Flowchart of potential miRNA-disease association prediction based on the computational model of BRWHNHA.

Step 1 (Calculate the transition probability matrix of DDS, MMS and MD): The transition probability matrix \(M={(M(i,j))}_{{n}_{m}\times {n}_{m}}\) of MMS is constructed as:

$$M(i,j)=\{\begin{array}{ll}\tfrac{{M}_{S}(i,j)}{{\sum }_{k=1}^{{n}_{m}}\,{M}_{S}(k,j)}, & \sum _{k=1}^{{n}_{m}}\,{M}_{S}(k,j)\ne 0\\ 0, & {\rm{otherwise}}\end{array}$$
(12)

Similarly, \(D{(D(i,j))}_{{n}_{d}\times {n}_{d}}\) is the transition probability matrix of the DDS:

$$D(i,j)=\{\begin{array}{ll}\tfrac{{D}_{S}(i,j)}{{\sum }_{k=1}^{{n}_{d}}\,{D}_{S}(k,j)}, & \sum _{k=1}^{{n}_{d}}\,{D}_{S}(k,j)\ne 0\\ 0, & {\rm{otherwise}}\end{array}$$
(13)

Based on hybrid recommendation algorithm, the miRNA node mi is assigned an initial lever of resource f(mi) = 1, or 0 depending on whether the miRNA is associated with given disease. All the resource of miRNA nodes redistributed via the transition matrix of hybrid recommendation algorithm, and transition probability matrix of MD is calculated as:

$${P}_{A}={W}^{H+P}\ast A.$$
(14)

Step 2 (Implement unbalance bi-random walk in heterogeneous network): Because of the different topological characteristics between MMS and DDS, in these two networks, we introduce two parameters of l and r as the biggest step random walk on MMS and DDS.
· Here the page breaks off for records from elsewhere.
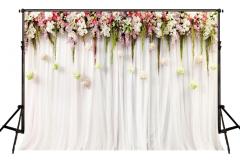 Fotobox_Hintergrund_Flowers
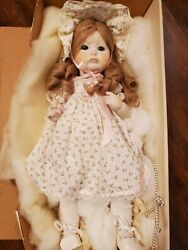 Dolls By Jerri #165 POUTY TODDLER Porcelain Reproduction Antique Doll In Box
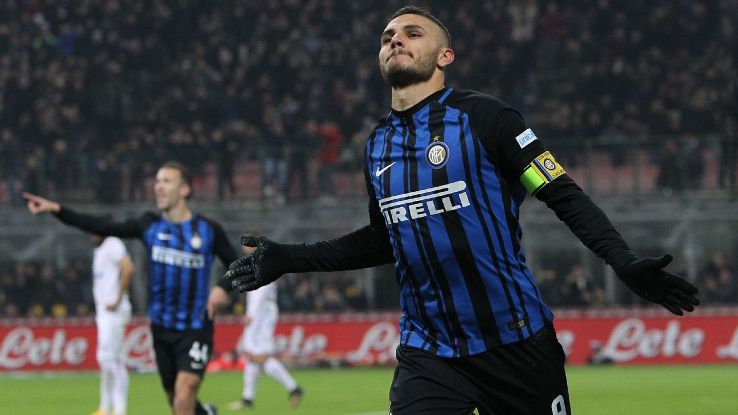 Mauro Icardi saved the day for Inter Milan on Sunday.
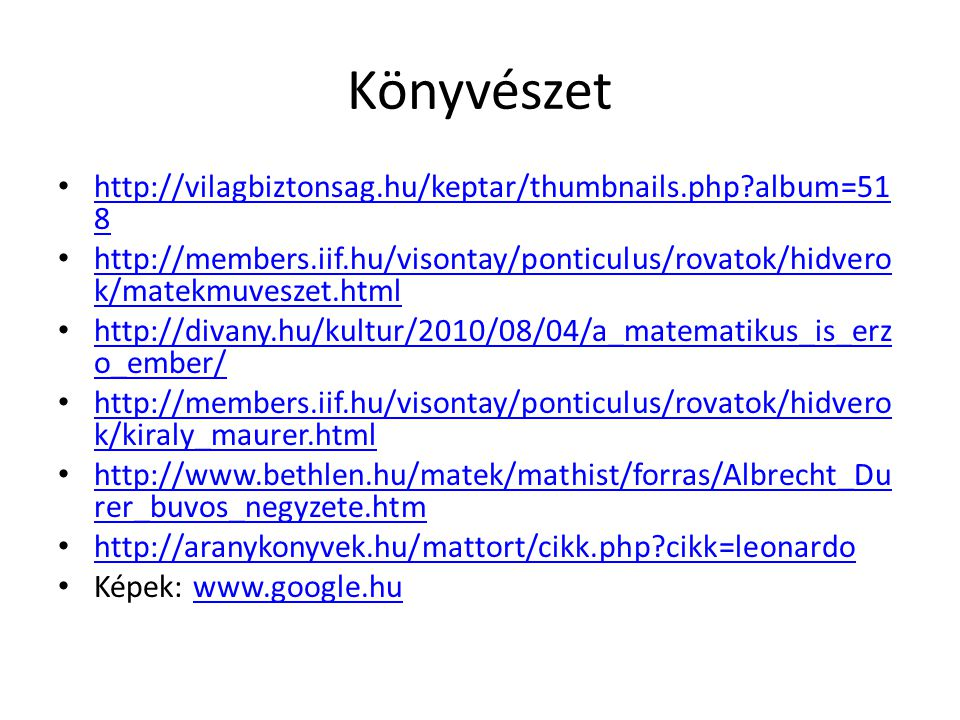 Könyvészet http://vilagbiztonsag.hu/keptar/thumbnails.php?album=51 8 http://vilagbiztonsag.hu/keptar/thumbnails.php?album=51 8 http://members.iif.hu/v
$$MMS:{P}_{{t}_{ \mbox{-} M}}=(1-\alpha )\ast M\ast {P}_{t-1}+\alpha \ast {P}_{A}$$
(15)
$$DDS:{P}_{{t}_{ \mbox{-} D}}=(1-\alpha )\ast {P}_{t-1}\ast D+\alpha \ast {P}_{A}$$
(16)
$${P}_{t}=\{\begin{array}{ll}\tfrac{{P}_{{t}_{ \mbox{-} M}}+{P}_{{t}_{ \mbox{-} D}}}{2} & t\le r,t\le l\\ {P}_{{t}_{ \mbox{-} M}}, & t\le r,t > l\\ {P}_{{t}_{ \mbox{-} D}}, & t > r,t\le l\end{array}$$
(17)

α denotes a decay factor ranging from 0 and 1. The matrix PA is used to control the prior probability of the iterative process and is the transition probability matrix of the bipartite network G obtained by the recommendation algorithm. PA is a transition probability matrix, and P0 = PA/sum(PA). After several iterations, Pt is the steady-state probability matrix between miRNAs and diseases. For a given disease, we ranked all the candidate miRNAs based on the probability. In BRWHNHA algorithm, we effectively utilize the topological information of heterogeneous networks, including: MMS, DDS and MD.